La ola de terror que recorre Europa rompió sobre Estambul, importante centro del comercio y las finanzas internacionales en Turquía, la creciente potencia euroasiática. El martes por la noche, tres jóvenes intentaron ingresar al aeropuerto Atatürk por los puestos para atención de viajeros en la acera. Impedidos de entrar, desenfundaron sus armas automáticas, iniciaron una balacera mortal y luego detonaron sus chalecos cargados de dinamita.
El ataque, atribuido al Estado Islámico (EI), causó la muerte de 44 personas, según el recuento más reciente, pero la autoría no ha sido reclamada por el EI, casi siempre ansioso de dar publicidad a su participación en actos terroristas. El silencio se explica por la ambivalencia de Turquía frente a la organización radical.
El gobierno del autoritario presidente Recep Tayyip Erdogan se hizo de la vista gorda mientras su territorio era utilizado por militantes de todo el mundo como vía de tránsito hacia las regiones controladas por el EI en Siria.

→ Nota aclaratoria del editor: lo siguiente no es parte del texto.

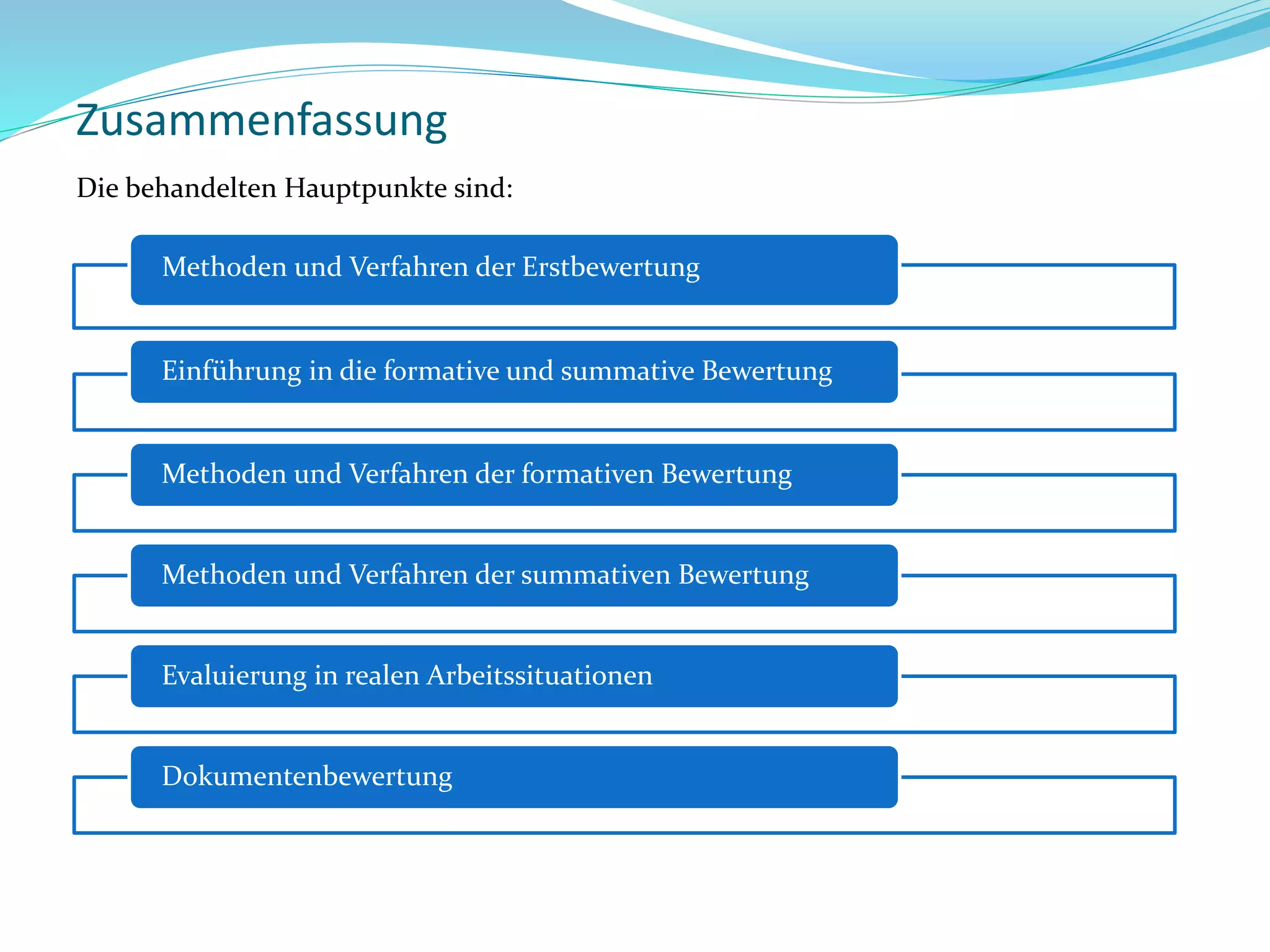 Zusammenfassung

Die behandelten Hauptpunkte sind:

Methoden und Verfahren der Erstbewertung

Einführung in die formative und summative Bewertung

Methoden und Verfahren der formativen Bewertung

Methoden und Verfahren der summativen Bewertung

Evaluierung in realen Arbeitssituationen

Dokumentenbewertung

Al inicio de la guerra en ese país, las fuerzas del EI eran una más de las milicias opuestas al régimen de Bashar al-Asad, cuya caída fue un objetivo de las potencias occidentales. No hubo presiones sobre Erdogan para cerrar sus fronteras e impedir el uso de su territorio como vía de paso, retaguardia y fuente de suministros del incipiente grupo radical.
Cuando se hizo evidente el aumento del poder del EI y la amenaza que implicaba para Occidente, las prioridades cambiaron, pero Turquía se mantuvo impasible. El EI estaba combatiendo contra sus competidores en la lucha para derrocar a Asad y entre ellos están los rebeldes kurdos, enemigos acérrimos de los turcos.
Mientras el EI causaba estragos entre los kurdos, Turquía se eximía de los ataques terroristas de los impulsores del califato islámico, pero las presiones de sus aliados la llevaron a asegurar la frontera y permitir el uso de la base aérea de Incirlik por los aviones estadounidenses asignados a la lucha contra la organización terrorista.
En ese momento, los radicales desataron su furia en territorio turco, siempre sin atribuirse los ataques para no declarar una confrontación directa con un país que les ha servido, por diversas razones, para la movilización. Sangrientos ataques han cobrado decenas de víctimas en la sureña ciudad de Suruç,
en julio del 2015, y en la capital, Ankara, en octubre de ese año. Estambul también ha sufrido dos atentados en zonas turísticas.
Los tres terroristas que perpetraron el ataque del martes procedían de Rusia, Uzbekistán y Kirguistán, como tantos otros que en su momento se movieron por territorio turco sin contratiempos. En la región del Cáucaso hay importantes centros de población permeables al reclutamiento por el EI y constituyen una amenaza directa para Turquía.
El aeropuerto Atatürk fue tan utilizado como punto de ingreso de militantes islámicos que los cuerpos de inteligencia de Estados Unidos y Europa comenzaron a observarlo con atención. El EI incluso recomendó a sus reclutas entrar a Turquía por otras vías. El violento episodio del martes en ese mismo aeropuerto, instalación considerada entre las más seguras del mundo, ya no permite ambigüedades a las autoridades turcas. En Estambul y otras importantes ciudades se elaboran programas de seguridad más complejos y los cuerpos de inteligencia trabajan para enfrentar la amenaza.
Los errores cometidos por las potencias occidentales y por Ankara impidieron sumar de pleno al gobierno turco a los esfuerzos desplegados contra el terrorismo. Desafortunadamente, la enmienda llega después del alto precio pagado en Turquía y otros países.